Question

A string is wrapped several times around the rim of a small hoop. The hoop has radius 0.08 m and mass 1.2 kg. If the free end of the string is held in place and the hoop is released from rest, calculate a) the tension in the string while the hoop is descending; 5.88 N b) the time it takes the hoop to descend 0.5 m; 0.452 s c) the angular velocity of the rotating hoop after it has descended 0.5 m

Answer 1

Hello From your question you already have the answers for ( a ) and ( b ) hence I will provide the solution to option ( c )

answer :

a) 5.88 N

b) 0.452 s

c) 27.68 rad/s

Step-by-step explanation:

Hoop radius ( R ) = 0.08 m

mass of hoop = 1.2 kg

height hoop descended ( h ) = 0.5 m

Calculate The angular velocity of the rotating hoop after it descends 0.5 m

since it is released from rest we will apply the law of conservation

mgh = 1/2 mv^2 + 1/2 * Ic * ω^2 ----- ( 1 )

where : Ic (moment of inertia ) = m*R^2 , ω = angular velocity , v = Rω

Back to equation 1 above

mgh = m*R^2*ω^2 ------- ( 2 )

therefore angular velocity ( ω ) =
`\sqrt{(gh)/(R^2) }` , h = 0.5 m, g = 9.81, R = 0.08 m

∴ ω = 27.68 rad/s

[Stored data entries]
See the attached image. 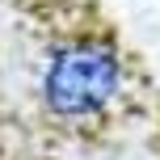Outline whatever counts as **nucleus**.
Listing matches in <instances>:
<instances>
[{"label": "nucleus", "instance_id": "f257e3e1", "mask_svg": "<svg viewBox=\"0 0 160 160\" xmlns=\"http://www.w3.org/2000/svg\"><path fill=\"white\" fill-rule=\"evenodd\" d=\"M38 110L63 131H101L135 97V63L101 25L63 30L42 47L34 68Z\"/></svg>", "mask_w": 160, "mask_h": 160}]
</instances>
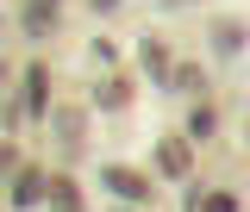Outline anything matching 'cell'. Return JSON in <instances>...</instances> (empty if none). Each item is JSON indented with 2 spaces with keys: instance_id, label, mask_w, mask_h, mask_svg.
I'll use <instances>...</instances> for the list:
<instances>
[{
  "instance_id": "6da1fadb",
  "label": "cell",
  "mask_w": 250,
  "mask_h": 212,
  "mask_svg": "<svg viewBox=\"0 0 250 212\" xmlns=\"http://www.w3.org/2000/svg\"><path fill=\"white\" fill-rule=\"evenodd\" d=\"M19 25H25V38H50V31L62 25L57 0H25V6H19Z\"/></svg>"
},
{
  "instance_id": "7a4b0ae2",
  "label": "cell",
  "mask_w": 250,
  "mask_h": 212,
  "mask_svg": "<svg viewBox=\"0 0 250 212\" xmlns=\"http://www.w3.org/2000/svg\"><path fill=\"white\" fill-rule=\"evenodd\" d=\"M156 169H163L169 181H182L188 169H194V150H188L182 137H163V144H156Z\"/></svg>"
},
{
  "instance_id": "3957f363",
  "label": "cell",
  "mask_w": 250,
  "mask_h": 212,
  "mask_svg": "<svg viewBox=\"0 0 250 212\" xmlns=\"http://www.w3.org/2000/svg\"><path fill=\"white\" fill-rule=\"evenodd\" d=\"M106 187H113L119 200H131V206H144V200H150V181H144V175H131V169H106Z\"/></svg>"
},
{
  "instance_id": "30bf717a",
  "label": "cell",
  "mask_w": 250,
  "mask_h": 212,
  "mask_svg": "<svg viewBox=\"0 0 250 212\" xmlns=\"http://www.w3.org/2000/svg\"><path fill=\"white\" fill-rule=\"evenodd\" d=\"M213 50H219V57L244 50V25H213Z\"/></svg>"
},
{
  "instance_id": "7c38bea8",
  "label": "cell",
  "mask_w": 250,
  "mask_h": 212,
  "mask_svg": "<svg viewBox=\"0 0 250 212\" xmlns=\"http://www.w3.org/2000/svg\"><path fill=\"white\" fill-rule=\"evenodd\" d=\"M169 6H182V0H169Z\"/></svg>"
},
{
  "instance_id": "8fae6325",
  "label": "cell",
  "mask_w": 250,
  "mask_h": 212,
  "mask_svg": "<svg viewBox=\"0 0 250 212\" xmlns=\"http://www.w3.org/2000/svg\"><path fill=\"white\" fill-rule=\"evenodd\" d=\"M213 106H194V119H188V131H194V137H213Z\"/></svg>"
},
{
  "instance_id": "9c48e42d",
  "label": "cell",
  "mask_w": 250,
  "mask_h": 212,
  "mask_svg": "<svg viewBox=\"0 0 250 212\" xmlns=\"http://www.w3.org/2000/svg\"><path fill=\"white\" fill-rule=\"evenodd\" d=\"M188 212H238V193H231V187H213V193H200Z\"/></svg>"
},
{
  "instance_id": "8992f818",
  "label": "cell",
  "mask_w": 250,
  "mask_h": 212,
  "mask_svg": "<svg viewBox=\"0 0 250 212\" xmlns=\"http://www.w3.org/2000/svg\"><path fill=\"white\" fill-rule=\"evenodd\" d=\"M144 69H150L156 88H175V69H169V50L163 44H144Z\"/></svg>"
},
{
  "instance_id": "5b68a950",
  "label": "cell",
  "mask_w": 250,
  "mask_h": 212,
  "mask_svg": "<svg viewBox=\"0 0 250 212\" xmlns=\"http://www.w3.org/2000/svg\"><path fill=\"white\" fill-rule=\"evenodd\" d=\"M44 200H50V212H82V187L75 181H44Z\"/></svg>"
},
{
  "instance_id": "ba28073f",
  "label": "cell",
  "mask_w": 250,
  "mask_h": 212,
  "mask_svg": "<svg viewBox=\"0 0 250 212\" xmlns=\"http://www.w3.org/2000/svg\"><path fill=\"white\" fill-rule=\"evenodd\" d=\"M44 94H50V75H44V69H31V75H25V113H50V106H44Z\"/></svg>"
},
{
  "instance_id": "52a82bcc",
  "label": "cell",
  "mask_w": 250,
  "mask_h": 212,
  "mask_svg": "<svg viewBox=\"0 0 250 212\" xmlns=\"http://www.w3.org/2000/svg\"><path fill=\"white\" fill-rule=\"evenodd\" d=\"M38 200H44V175H38V169H25V175L13 181V206H38Z\"/></svg>"
},
{
  "instance_id": "277c9868",
  "label": "cell",
  "mask_w": 250,
  "mask_h": 212,
  "mask_svg": "<svg viewBox=\"0 0 250 212\" xmlns=\"http://www.w3.org/2000/svg\"><path fill=\"white\" fill-rule=\"evenodd\" d=\"M94 106H106V113H125V106H131V81H125V75H106V81L94 88Z\"/></svg>"
}]
</instances>
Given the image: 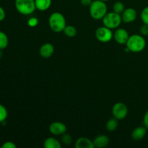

◆ To be done ◆
Rewrite the stretch from "Hoop radius ( R" through "Ic * ω^2 ----- ( 1 )" of the hoop problem, updating "released from rest" to "dropped from rest".

◆ Expected answer ◆
Hoop radius ( R ) = 0.08 m

mass of hoop = 1.2 kg

height hoop descended ( h ) = 0.5 m

Calculate The angular velocity of the rotating hoop after it descends 0.5 m

since it is dropped from rest we will apply the law of conservation

mgh = 1/2 mv^2 + 1/2 * Ic * ω^2 ----- ( 1 )